SHORT TASK 1 ▸ In the forum thread about cloudy water from Ice-o-matic dispensers, do these statements agree with the text? (a) The water filters went in two weeks before the first post. (b) One reply puts the cloudiness down to the filtration. (c) The dispensed water turns clear in about an hour. For each, answer yes or no and quote the deciding words.
SHORT TASK 2 ▸ Extend the forum thread about cloudy Ice-o-matic water past its final post.

TEXT SHOWN ▸
——————

# Cloudy Ice-o-matic



## evan (Dec 10, 2010)

I installed two water filters for two Ice-o-matic Ice/water dispensers in an empty office space two weeks ago. Office folk are moving in and are displeased at the cloudiness of the water being dispensed. Appears to be alot of air being mixed in with the water as it's being dispensed as the water turns clear in about a minute. Any of you guys run into cloudy filtered water? What can I do?


----------



## Redwood (Sep 8, 2008)

Its air if it clears in a minute....

Tell them to call their water supplier.


----------



## Tankless (Jun 12, 2008)

Has nothing to do with the plumbing or filtration as you described it. Those units may need some adjustments with the settings. I have done that a few times...not rocket science but requires some effort. I do not know if that will help at the point when the water changes to a solid.

——————

Spatial question entries:

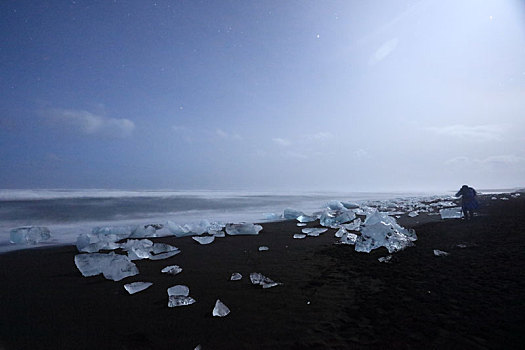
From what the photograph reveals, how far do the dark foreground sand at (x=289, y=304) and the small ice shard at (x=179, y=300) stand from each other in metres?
0.10

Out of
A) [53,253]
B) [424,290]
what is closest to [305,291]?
[424,290]

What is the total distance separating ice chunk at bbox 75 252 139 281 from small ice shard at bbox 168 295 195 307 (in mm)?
1383

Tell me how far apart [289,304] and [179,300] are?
1369 millimetres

——————

REPLY 1 ▸
(a) Yes: "I installed two water filters for two Ice-o-matic Ice/water dispensers in an empty office space two weeks ago."
(b) No: "Has nothing to do with the plumbing or filtration as you described it."
(c) No: "the water turns clear in about a minute."

REPLY 2 ▸
----------



## beavercreekhc (Mar 15, 2010)

just a few questions, did you clean the pump and tray i have seen that do it. sounds like a very simple fix if you ask me but i need a little more info. freon charge good? is there still cleaner in the bin from a previous maintenance? how many batches did you run?


----------



## Tommy plumber (Feb 19, 2010)

Maybe they have the carbonation attachment...:laughing:

On a serious note, when a new filter is installed, I always flush with alot of water to get all the tiny air bubbles out. Keep filling a glass vessel with water until it runs clear.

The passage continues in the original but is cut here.